(ce qui précède est ici)

Chercher un paradoxe.

Y avait-il un paradoxe dans le sujet d’Ecricome de 2010, « Pauvreté des images, richesse de l’imagination » ? (Cette question nécessaire, devant tout intitulé, peut être traitée, même par ceux qui réfléchiront l’an prochain sur le thème de la société : faire cet effort constitue la meilleure des préparations possibles !) On peut penser que sa simple découverte permet aux candidats d’obtenir la moyenne ! (Il en sera de même l’an prochain sur le thème de la société puisque nous voulons dégager ici les caractéristiques permanentes d’une réflexion de nature philosophique !) Certes, sa simple énonciation ne suffit pas (nous ne sommes dans le déclenchement d’un réflexe conditionné) mais, pour le correcteur, le lire, en début de devoir montre, de façon incontestable, que l’étudiant a compris ce qui est exigé de lui dans une dissertation de nature philosophique, à savoir l’étonnement, l’écart, la distance. Il est très rare, dans les faits, que la copie perde ensuite toute valeur et sombre dans une simple récitation d’un cours et qu’elle n’obtienne pas la moyenne.

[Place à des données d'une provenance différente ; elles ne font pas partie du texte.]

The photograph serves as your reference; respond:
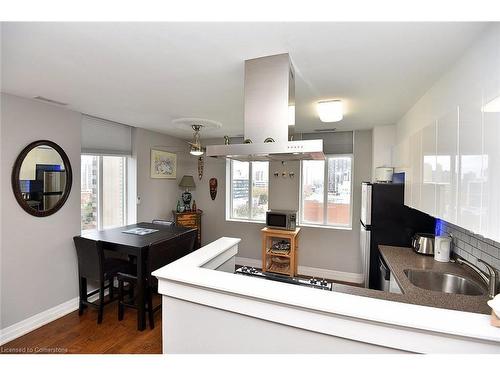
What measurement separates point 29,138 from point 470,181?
11.4 ft

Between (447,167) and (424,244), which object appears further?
(424,244)

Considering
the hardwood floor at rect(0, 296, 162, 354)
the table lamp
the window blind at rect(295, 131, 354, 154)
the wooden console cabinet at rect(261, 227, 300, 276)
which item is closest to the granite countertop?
the wooden console cabinet at rect(261, 227, 300, 276)

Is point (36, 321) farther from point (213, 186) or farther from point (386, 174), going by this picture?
point (386, 174)

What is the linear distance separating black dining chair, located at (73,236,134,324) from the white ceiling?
4.85 feet

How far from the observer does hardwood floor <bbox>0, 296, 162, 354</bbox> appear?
225 cm

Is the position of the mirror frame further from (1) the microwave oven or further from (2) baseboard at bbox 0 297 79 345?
(1) the microwave oven

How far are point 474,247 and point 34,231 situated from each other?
3.88 m

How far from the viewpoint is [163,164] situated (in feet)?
14.0

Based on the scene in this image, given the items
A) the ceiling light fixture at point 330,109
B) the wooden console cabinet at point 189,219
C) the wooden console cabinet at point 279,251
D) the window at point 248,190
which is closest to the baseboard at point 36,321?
the wooden console cabinet at point 189,219

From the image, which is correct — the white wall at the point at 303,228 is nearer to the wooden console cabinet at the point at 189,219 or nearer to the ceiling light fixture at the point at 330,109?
the wooden console cabinet at the point at 189,219

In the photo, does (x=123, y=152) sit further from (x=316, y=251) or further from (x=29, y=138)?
(x=316, y=251)

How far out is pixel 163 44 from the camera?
138 centimetres

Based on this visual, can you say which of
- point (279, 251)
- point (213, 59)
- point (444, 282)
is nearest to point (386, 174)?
point (444, 282)
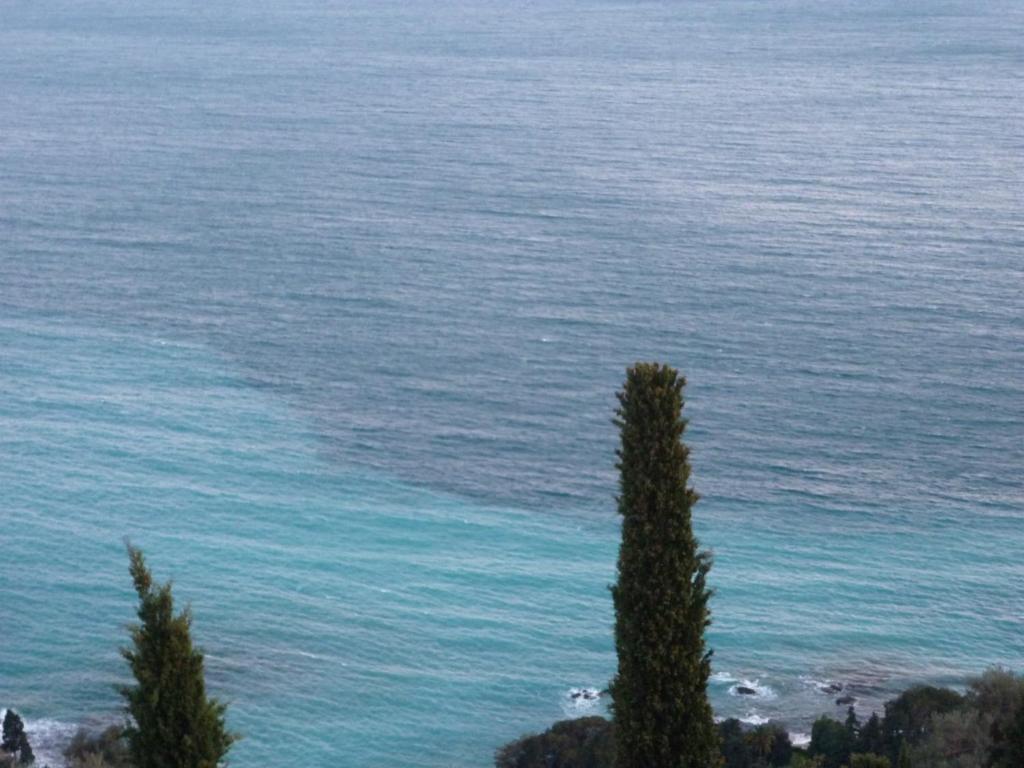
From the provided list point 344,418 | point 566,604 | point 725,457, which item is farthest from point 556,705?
point 344,418

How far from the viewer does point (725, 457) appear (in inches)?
1316

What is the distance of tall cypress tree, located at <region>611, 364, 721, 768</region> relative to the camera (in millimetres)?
13359

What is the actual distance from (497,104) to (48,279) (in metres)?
33.3

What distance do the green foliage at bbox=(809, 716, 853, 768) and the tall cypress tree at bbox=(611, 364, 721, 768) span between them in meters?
7.72

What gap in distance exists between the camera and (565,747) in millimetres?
22156

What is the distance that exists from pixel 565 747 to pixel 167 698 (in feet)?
35.9

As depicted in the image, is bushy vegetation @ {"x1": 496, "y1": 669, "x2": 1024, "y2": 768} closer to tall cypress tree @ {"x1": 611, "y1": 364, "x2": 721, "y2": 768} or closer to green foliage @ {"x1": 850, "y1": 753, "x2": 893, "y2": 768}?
green foliage @ {"x1": 850, "y1": 753, "x2": 893, "y2": 768}

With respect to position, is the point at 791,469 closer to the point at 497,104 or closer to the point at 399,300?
the point at 399,300

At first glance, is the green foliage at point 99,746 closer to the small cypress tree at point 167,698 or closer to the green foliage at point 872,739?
the small cypress tree at point 167,698

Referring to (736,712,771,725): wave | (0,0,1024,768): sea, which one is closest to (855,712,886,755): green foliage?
(0,0,1024,768): sea

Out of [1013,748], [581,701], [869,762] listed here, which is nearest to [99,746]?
[581,701]

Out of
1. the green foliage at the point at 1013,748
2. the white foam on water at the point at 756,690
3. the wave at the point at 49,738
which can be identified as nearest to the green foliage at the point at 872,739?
the white foam on water at the point at 756,690

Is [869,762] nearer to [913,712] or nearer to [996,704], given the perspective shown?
[996,704]

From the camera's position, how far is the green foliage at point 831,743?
20.9m
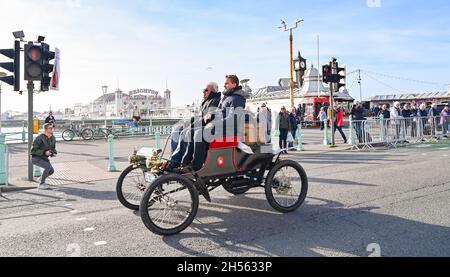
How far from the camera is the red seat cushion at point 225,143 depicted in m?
4.95

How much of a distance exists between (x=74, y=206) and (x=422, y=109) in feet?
52.6

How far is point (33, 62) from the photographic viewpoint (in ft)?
28.5

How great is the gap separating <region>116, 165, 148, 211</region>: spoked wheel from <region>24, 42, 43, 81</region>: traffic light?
479 centimetres

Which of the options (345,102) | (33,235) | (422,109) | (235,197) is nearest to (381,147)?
(422,109)

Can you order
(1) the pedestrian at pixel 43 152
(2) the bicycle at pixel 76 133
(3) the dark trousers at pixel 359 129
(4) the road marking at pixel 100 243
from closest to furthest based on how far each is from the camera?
(4) the road marking at pixel 100 243, (1) the pedestrian at pixel 43 152, (3) the dark trousers at pixel 359 129, (2) the bicycle at pixel 76 133

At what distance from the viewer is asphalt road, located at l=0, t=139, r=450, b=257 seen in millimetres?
4004

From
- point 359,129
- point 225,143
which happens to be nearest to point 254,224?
point 225,143

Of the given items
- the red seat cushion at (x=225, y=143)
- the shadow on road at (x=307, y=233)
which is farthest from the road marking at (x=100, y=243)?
the red seat cushion at (x=225, y=143)

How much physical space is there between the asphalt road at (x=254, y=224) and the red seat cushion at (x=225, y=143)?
1040mm

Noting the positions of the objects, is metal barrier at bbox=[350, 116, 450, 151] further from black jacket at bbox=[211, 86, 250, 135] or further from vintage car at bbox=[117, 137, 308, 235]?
black jacket at bbox=[211, 86, 250, 135]

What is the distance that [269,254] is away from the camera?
3.84 m

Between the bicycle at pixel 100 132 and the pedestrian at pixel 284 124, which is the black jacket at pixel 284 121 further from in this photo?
the bicycle at pixel 100 132

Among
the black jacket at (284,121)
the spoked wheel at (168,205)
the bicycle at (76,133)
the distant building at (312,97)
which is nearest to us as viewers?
the spoked wheel at (168,205)

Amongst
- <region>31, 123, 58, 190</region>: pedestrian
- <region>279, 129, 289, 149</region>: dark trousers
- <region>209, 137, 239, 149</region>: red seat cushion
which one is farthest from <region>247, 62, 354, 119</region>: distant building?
<region>209, 137, 239, 149</region>: red seat cushion
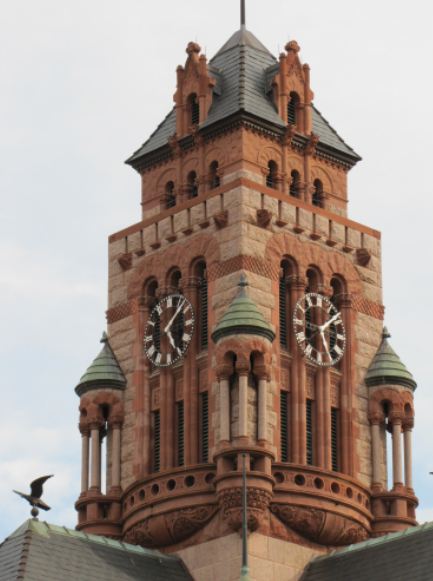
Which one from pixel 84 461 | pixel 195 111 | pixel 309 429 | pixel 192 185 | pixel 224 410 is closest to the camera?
pixel 224 410

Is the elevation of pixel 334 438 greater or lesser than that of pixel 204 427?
greater

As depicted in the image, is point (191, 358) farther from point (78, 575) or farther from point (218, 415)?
point (78, 575)

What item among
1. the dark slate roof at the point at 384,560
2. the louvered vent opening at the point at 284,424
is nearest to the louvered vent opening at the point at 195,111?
the louvered vent opening at the point at 284,424

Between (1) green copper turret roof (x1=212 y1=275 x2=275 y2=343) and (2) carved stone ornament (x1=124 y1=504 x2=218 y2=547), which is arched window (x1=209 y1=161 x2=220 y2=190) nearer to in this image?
(1) green copper turret roof (x1=212 y1=275 x2=275 y2=343)

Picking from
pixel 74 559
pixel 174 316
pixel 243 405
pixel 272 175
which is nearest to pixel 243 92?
pixel 272 175

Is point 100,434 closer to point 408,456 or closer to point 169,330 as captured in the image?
point 169,330

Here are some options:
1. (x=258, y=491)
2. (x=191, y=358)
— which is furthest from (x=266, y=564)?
(x=191, y=358)

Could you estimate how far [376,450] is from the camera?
103 m

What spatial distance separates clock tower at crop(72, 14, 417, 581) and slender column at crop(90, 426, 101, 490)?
0.19ft

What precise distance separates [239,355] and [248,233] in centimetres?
594

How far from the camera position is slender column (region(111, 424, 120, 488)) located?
104 meters

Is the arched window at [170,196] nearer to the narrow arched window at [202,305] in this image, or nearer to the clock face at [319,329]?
the narrow arched window at [202,305]

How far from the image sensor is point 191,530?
9925cm

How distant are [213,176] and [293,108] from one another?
506cm
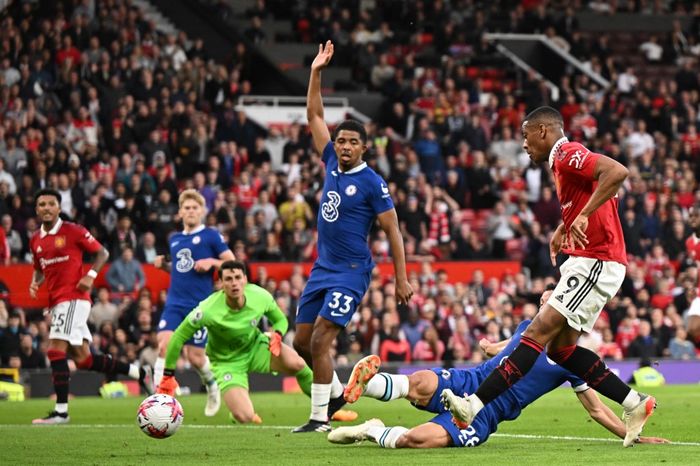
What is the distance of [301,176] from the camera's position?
86.5ft

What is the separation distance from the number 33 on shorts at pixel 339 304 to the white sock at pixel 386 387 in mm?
1619

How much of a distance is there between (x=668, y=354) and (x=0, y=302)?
462 inches

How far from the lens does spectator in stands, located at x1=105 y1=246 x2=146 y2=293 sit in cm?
2295

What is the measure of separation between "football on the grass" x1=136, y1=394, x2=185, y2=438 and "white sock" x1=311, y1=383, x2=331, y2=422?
1.52 m

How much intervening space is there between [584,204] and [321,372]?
3.10m

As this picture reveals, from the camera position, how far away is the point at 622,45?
37.5 meters

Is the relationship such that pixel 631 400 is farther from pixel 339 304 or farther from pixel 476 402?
pixel 339 304

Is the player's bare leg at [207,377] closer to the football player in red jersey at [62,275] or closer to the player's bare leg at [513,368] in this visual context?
the football player in red jersey at [62,275]

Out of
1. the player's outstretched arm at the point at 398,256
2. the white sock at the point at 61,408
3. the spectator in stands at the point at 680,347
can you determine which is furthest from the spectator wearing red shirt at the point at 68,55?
the player's outstretched arm at the point at 398,256

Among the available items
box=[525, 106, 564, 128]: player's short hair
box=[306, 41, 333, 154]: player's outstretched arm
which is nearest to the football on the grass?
box=[306, 41, 333, 154]: player's outstretched arm

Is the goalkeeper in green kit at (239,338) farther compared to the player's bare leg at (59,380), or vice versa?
the player's bare leg at (59,380)

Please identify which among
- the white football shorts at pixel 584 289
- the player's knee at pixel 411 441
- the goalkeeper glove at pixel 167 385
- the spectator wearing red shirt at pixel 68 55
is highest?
the spectator wearing red shirt at pixel 68 55

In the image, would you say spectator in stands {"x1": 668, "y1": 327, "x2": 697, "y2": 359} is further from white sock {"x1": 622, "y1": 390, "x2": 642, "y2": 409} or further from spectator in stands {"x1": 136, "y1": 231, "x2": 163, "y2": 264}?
white sock {"x1": 622, "y1": 390, "x2": 642, "y2": 409}

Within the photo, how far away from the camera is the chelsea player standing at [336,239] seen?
483 inches
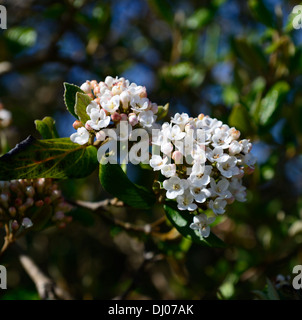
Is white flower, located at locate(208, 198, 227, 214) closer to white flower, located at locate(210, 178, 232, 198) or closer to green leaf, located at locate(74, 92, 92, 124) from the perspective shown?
white flower, located at locate(210, 178, 232, 198)

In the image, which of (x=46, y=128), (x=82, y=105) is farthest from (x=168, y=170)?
(x=46, y=128)

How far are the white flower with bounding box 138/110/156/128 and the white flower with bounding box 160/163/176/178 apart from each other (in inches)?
7.3

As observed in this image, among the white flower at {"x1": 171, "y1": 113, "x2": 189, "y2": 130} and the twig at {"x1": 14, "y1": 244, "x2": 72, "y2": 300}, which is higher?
the white flower at {"x1": 171, "y1": 113, "x2": 189, "y2": 130}

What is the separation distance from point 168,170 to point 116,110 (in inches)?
13.2

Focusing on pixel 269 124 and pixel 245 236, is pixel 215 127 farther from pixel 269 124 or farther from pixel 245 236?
pixel 245 236

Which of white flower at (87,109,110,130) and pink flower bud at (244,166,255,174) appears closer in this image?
white flower at (87,109,110,130)

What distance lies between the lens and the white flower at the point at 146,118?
1499 millimetres

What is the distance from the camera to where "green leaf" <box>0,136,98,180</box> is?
1431mm

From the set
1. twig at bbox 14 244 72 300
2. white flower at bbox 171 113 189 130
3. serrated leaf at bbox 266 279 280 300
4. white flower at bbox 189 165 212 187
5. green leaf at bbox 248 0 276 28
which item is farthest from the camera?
green leaf at bbox 248 0 276 28

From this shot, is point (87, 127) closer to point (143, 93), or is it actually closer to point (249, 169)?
point (143, 93)

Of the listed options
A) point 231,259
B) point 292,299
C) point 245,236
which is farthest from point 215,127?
point 245,236

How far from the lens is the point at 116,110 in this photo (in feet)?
5.01

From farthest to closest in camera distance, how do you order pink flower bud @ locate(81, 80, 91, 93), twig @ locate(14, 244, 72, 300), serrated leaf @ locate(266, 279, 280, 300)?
1. twig @ locate(14, 244, 72, 300)
2. serrated leaf @ locate(266, 279, 280, 300)
3. pink flower bud @ locate(81, 80, 91, 93)

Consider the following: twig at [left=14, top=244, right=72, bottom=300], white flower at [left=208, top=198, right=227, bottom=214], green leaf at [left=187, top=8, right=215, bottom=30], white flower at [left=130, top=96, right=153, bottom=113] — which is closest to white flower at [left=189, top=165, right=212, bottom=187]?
white flower at [left=208, top=198, right=227, bottom=214]
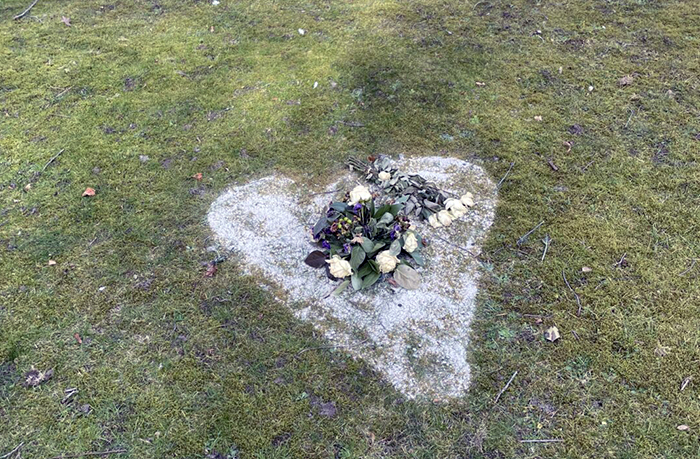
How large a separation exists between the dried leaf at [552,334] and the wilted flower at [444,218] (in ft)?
3.26

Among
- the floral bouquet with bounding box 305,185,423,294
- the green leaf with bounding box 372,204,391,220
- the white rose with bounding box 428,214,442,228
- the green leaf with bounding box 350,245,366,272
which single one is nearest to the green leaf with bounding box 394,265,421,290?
the floral bouquet with bounding box 305,185,423,294

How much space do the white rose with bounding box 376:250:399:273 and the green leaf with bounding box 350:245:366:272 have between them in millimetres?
106

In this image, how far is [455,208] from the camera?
326cm

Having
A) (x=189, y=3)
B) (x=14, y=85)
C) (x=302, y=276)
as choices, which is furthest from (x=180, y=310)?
(x=189, y=3)

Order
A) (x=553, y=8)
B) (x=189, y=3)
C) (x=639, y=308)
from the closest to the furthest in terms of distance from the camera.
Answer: (x=639, y=308) < (x=553, y=8) < (x=189, y=3)

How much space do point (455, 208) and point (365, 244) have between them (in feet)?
2.67

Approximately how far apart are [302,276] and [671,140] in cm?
340

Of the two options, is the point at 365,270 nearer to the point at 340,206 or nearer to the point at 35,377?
the point at 340,206

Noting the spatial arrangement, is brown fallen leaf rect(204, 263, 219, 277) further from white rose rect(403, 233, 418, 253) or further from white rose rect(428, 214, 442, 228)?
white rose rect(428, 214, 442, 228)

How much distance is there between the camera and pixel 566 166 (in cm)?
364

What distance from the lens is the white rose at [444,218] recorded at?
3.22m

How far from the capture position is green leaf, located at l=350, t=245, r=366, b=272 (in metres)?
2.86

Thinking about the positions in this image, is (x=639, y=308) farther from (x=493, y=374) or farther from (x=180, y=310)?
(x=180, y=310)

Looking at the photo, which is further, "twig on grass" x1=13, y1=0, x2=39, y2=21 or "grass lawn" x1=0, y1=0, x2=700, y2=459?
"twig on grass" x1=13, y1=0, x2=39, y2=21
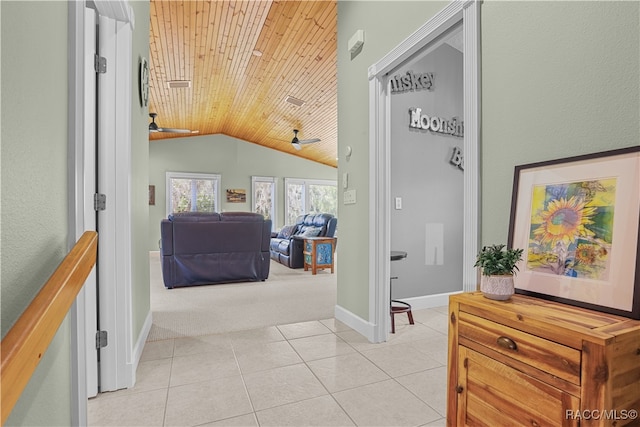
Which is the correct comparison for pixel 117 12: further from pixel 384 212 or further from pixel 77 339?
pixel 384 212

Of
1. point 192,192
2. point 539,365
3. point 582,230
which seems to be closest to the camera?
point 539,365

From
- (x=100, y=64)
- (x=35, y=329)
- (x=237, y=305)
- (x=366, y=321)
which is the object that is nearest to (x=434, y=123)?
(x=366, y=321)

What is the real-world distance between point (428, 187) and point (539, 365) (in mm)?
2843

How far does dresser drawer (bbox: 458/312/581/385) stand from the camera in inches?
34.5

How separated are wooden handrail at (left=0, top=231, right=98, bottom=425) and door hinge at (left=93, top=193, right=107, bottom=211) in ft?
3.54

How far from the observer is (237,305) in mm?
3629

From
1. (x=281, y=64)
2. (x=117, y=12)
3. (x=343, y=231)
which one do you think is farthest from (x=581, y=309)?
(x=281, y=64)

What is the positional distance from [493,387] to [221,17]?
14.8 ft

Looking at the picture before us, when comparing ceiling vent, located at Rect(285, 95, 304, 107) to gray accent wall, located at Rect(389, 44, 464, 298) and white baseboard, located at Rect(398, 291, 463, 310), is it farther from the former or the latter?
white baseboard, located at Rect(398, 291, 463, 310)

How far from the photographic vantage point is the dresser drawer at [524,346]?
2.87 ft

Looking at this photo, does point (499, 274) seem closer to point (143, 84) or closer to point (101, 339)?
point (101, 339)

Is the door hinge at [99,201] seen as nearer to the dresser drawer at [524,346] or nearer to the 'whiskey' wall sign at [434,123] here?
the dresser drawer at [524,346]

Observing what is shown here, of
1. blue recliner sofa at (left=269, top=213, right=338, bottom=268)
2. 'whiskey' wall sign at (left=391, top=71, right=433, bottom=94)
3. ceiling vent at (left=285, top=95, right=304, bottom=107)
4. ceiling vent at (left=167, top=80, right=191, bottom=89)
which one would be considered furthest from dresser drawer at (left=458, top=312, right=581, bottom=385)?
ceiling vent at (left=167, top=80, right=191, bottom=89)

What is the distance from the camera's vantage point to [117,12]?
176cm
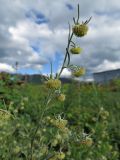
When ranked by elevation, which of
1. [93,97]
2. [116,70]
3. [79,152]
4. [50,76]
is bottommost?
[79,152]

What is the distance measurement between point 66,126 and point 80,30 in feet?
12.0

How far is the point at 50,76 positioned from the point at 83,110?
5722mm

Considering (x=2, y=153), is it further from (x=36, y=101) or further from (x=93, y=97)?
(x=93, y=97)

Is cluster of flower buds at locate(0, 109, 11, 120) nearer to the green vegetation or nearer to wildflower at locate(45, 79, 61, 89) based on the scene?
the green vegetation

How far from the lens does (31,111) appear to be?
7961 millimetres

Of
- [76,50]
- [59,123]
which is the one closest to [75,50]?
[76,50]

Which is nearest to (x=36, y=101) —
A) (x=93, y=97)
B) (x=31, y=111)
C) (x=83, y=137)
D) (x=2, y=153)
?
(x=31, y=111)

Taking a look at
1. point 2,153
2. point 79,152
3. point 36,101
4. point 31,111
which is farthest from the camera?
point 36,101

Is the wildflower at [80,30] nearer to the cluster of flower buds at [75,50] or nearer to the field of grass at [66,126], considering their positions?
the cluster of flower buds at [75,50]

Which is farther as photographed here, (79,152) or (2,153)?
(79,152)

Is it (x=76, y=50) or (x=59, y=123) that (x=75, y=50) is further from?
(x=59, y=123)

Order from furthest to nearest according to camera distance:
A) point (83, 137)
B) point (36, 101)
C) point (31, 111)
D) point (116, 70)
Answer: point (116, 70) → point (36, 101) → point (31, 111) → point (83, 137)

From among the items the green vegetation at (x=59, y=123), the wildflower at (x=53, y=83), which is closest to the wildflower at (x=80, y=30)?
the green vegetation at (x=59, y=123)

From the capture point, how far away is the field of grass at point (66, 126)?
3.96 m
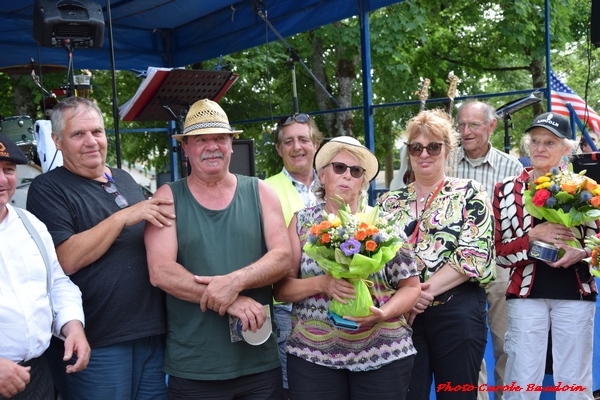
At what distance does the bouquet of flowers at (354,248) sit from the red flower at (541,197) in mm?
1123

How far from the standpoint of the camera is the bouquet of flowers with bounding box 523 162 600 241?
319 cm

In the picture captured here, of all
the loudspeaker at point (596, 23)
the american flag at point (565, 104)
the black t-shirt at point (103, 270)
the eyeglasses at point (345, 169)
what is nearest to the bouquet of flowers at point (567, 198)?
the eyeglasses at point (345, 169)

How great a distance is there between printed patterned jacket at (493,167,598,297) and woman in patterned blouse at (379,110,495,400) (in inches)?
17.0

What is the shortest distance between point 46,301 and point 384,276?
1493 mm

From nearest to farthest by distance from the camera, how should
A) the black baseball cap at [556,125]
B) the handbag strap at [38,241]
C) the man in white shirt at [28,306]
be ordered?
the man in white shirt at [28,306] < the handbag strap at [38,241] < the black baseball cap at [556,125]

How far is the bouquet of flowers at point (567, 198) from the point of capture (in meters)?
3.19

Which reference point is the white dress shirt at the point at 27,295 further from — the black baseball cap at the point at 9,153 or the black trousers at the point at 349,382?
the black trousers at the point at 349,382

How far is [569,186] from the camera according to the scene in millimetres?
3186

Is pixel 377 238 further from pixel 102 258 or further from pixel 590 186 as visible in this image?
pixel 590 186

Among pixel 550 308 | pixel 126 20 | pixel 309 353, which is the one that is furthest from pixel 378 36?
pixel 309 353

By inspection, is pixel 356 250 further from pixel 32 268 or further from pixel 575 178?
pixel 575 178

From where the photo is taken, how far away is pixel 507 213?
3.60 meters

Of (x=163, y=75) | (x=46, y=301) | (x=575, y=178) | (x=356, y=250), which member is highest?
(x=163, y=75)

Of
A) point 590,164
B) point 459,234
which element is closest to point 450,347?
point 459,234
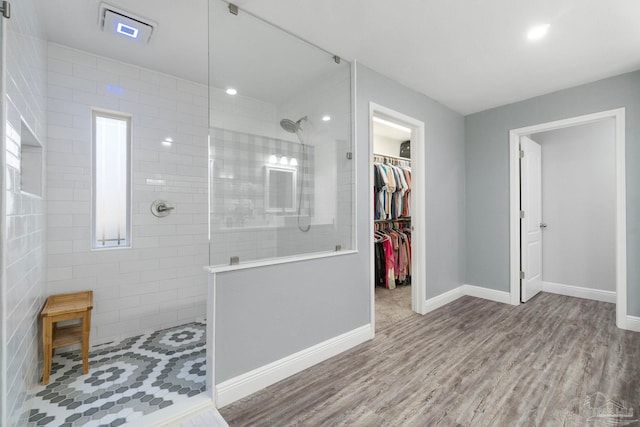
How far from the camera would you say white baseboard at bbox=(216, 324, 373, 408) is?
1749mm

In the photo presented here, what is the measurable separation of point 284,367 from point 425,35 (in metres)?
2.69

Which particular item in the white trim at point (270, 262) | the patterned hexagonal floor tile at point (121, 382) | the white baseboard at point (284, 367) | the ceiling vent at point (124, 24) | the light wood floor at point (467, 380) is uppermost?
the ceiling vent at point (124, 24)

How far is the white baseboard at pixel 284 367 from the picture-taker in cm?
175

Qu’est-ce qui, dans cet énoncé, ne pouvait pas ne pas étonner un candidat qui a compris ce qu’est une dissertation philosophique et non pas un devoir d’histoire ou d’économie ? On accorde ici que l’imagination est riche. Or, par définition, l’imagination est une faculté qui produit des images. Certes, il peut y avoir des images qui ne proviennent pas de l’imagination comme c’est le cas de photos qui n’ont pas de prétention esthétique (photos d’une réunion de famille ou de camarades) et qui représentent une réalité quelconque. Mais dans le cas de l’imagination productrice d’images, on peut se demander comment cette richesse pourrait avoir pour résultat la mise en place d’images pauvres ! Comment de la richesse pourrait-elle produire de la pauvreté ? Par quel mystère l’imagination riche en elle-même pourrait-elle accoucher de qualités opposées, à savoir, des images pauvres ? N’est-ce pas là une contradiction qui réside dans le cœur même de l’intitulé ?

Ce simple écart par rapport à l’intitulé est le signe de l’étonnement philosophique qui est exigé des candidats qui veulent obtenir une note correcte. Et contrairement aux légendes qui courent sur l’arbitraire des correcteurs dans cette discipline, tout le monde comprend la différence entre une copie pleine de connaissances mais médiocre car non-philosophique (qui ne doit pas obtenir la moyenne) et la copie qui montre un savoir nettement moindre par rapport à la précédente mais qui manifeste une interrogation de nature philosophique (mise en évidence d’un paradoxe constitutif du sujet). Et on notera qu’il ne s’agit pas ici de faire montre d’une capacité intellectuelle hors du commun : faire une dissertation philosophique, c’est simplement adopter une autre façon d’envisager un énoncé ; c’est changer d’attitude par rapport à ce qui est donné (ici un intitulé qui n’est pas la question).